I recently ordered a special xray called a barium swallow.  I was concerned that the patient had a cancer where the esophagus meets the stomach.  Typically, this xray takes about 20-30 minutes as multiple xrays are taken at various intervals to see how well the barium goes down the esophagus and into the stomach.  The pattern of the barium, which coats the esophagus and stomach as it goes down and shows up as white, helps me to know if there is a problem or not.  When the pt brought the xray back, I didn’t see one picture of the esophagus, all I saw was the lower abdomen and pelvis on every xray.  At first there was nothing white (barium) in the xray pictures, but then as time intervals went on, I found I was looking at the bottom of the stomach which was sitting very low in the pelvis.  This suggested the patient wasn’t able to empty her stomach and so was having nausea, vomiting and weight loss as a result of this.  I probably wouldn’t have seen this had I gotten the xray I had written for, but I guess God knew best.

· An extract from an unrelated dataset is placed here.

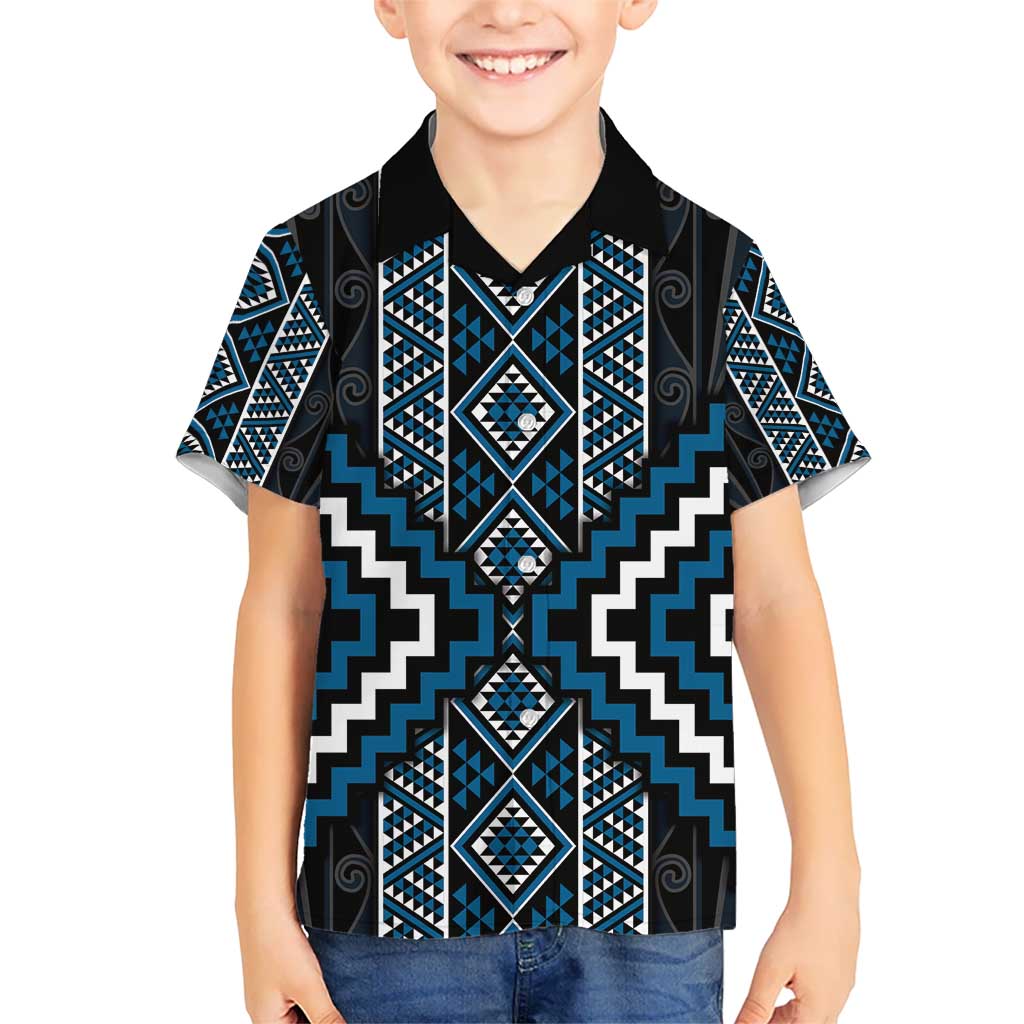 Azure Tukutuku Pattern Aotearoa Kid Hawaiian Shirt Niho Taniwha and Puhoro Motifs LT7 Kid Blue - Polynesian Pride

Another patient came in complaining of hip and back pain.  I knew this wasn’t her main problem as she looked very thin and had been losing weight, but she denied any others symptoms outside of the pain.  The family was so concerned about her hip and back pain and was asking for an xray, so I wrote for a pelvis xray anyway, even though I wasn’t expecting it to show me much.  When she came back, her xray obviously showed that she had tuberculosis in a miliary pattern.  This wasn’t obvious from the pelvis xray that I had ordered, but from the chest xray that she had taken instead.  I would have missed the diagnosis had I gotten the pelvic xray, so I am thankful that this mistake happened, for the pt’s sake.